Optical Power Meter Types

Optical power meters, like Digital Multimeters, come in a variety of types. The measurement uncertainty of practically all fiber optic power meters is the same, limited by the physical constrains of transferring standards with optical connectors. Most meters have an uncertainty of +/-5% or approximately 0.2dB, no matter what the resolution of the display may be.

Lower cost field optical power meters usually have a resolution of 0.1dB, laboratory meters display 0.01dB, and a resolution of 0.001dB is available on a few specialized fiber optic power meters.

The appropriate resolution for a measurement should be chosen according to the test.

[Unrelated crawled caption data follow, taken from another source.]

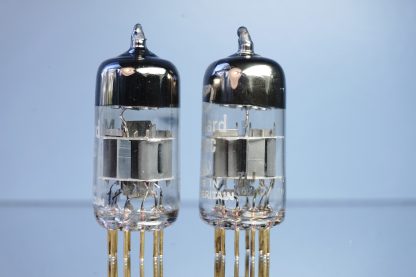 E88CC Matched Pair Mullard gold pins testing, same dat NEW                (V49/54) - Image 3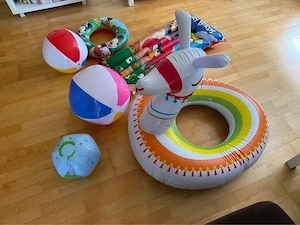 Luftmatratzen   Schwimmtiere Bild 2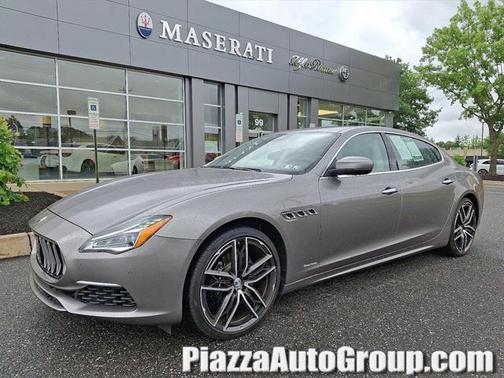 2021 Maserati Quattroporte S GranLusso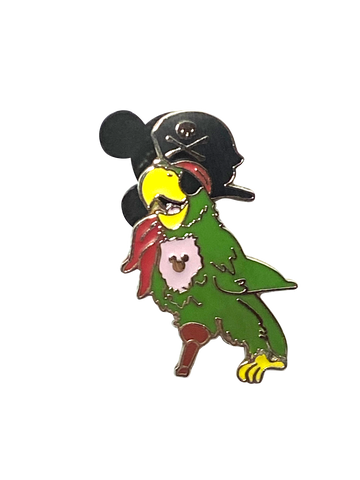 HIDDEN MICKEY PARROT | 6SALE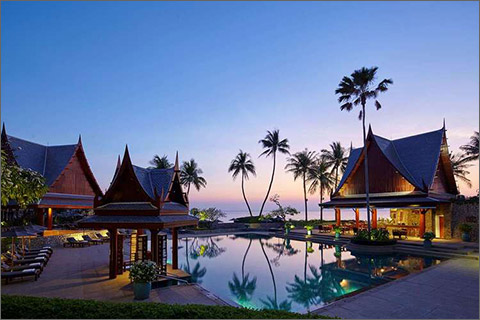Chiva-Som International Health Resort The Best Hotels in Thailand Preferred and Recommended Hotel and Lodgings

Laboratory measurements of low-loss patch cables, connectors, and fiber splices can be made to 0.01dB resolution and an uncertainty of 0.05dB or less if great care is used in controlling the test conditions.

Field measurements of absolute power are no better than the absolute calibration uncertainty, but relative power measurements can be made to 0.1dB. Cable plant loss is affected by not only the meter uncertainty, but also the characteristics of the test source, and may have an uncertainty of 0.5dB or more.

Test Source for Optical Power Testing

The test source is a portable version of the source that is used in the communication network attached to the fiber. It simulates the signal in the fiber for loss testing with a power meter, so the test source should match the wavelength and source type of the system source.

Generally, multimode fiber is tested with LEDs at both 850nm and 1300nm and single mode fiber is tested with lasers at 1310nm and 1550nm. The test source will typically be a LED for multimode fiber unless the fiber is being used for Gigabit Ethernet or other high-speed networks that use laser sources. LEDs can be used to test single mode fibers less than 5000 meters long, while a laser should be used for long single mode fibers.

You should always match the test light source wavelength to the network requirements. While one refers to 850, 1300, or 1550nm routinely, actual source wavelength may vary. One long runs of fiber typical of WANs or long-distance networks, the difference becomes important.

The fiber attenuation coefficient is a function of wavelength, so source spectral characteristics can be important. When testing long lengths of fiber, you may need to make corrections to nominal source wavelength losses.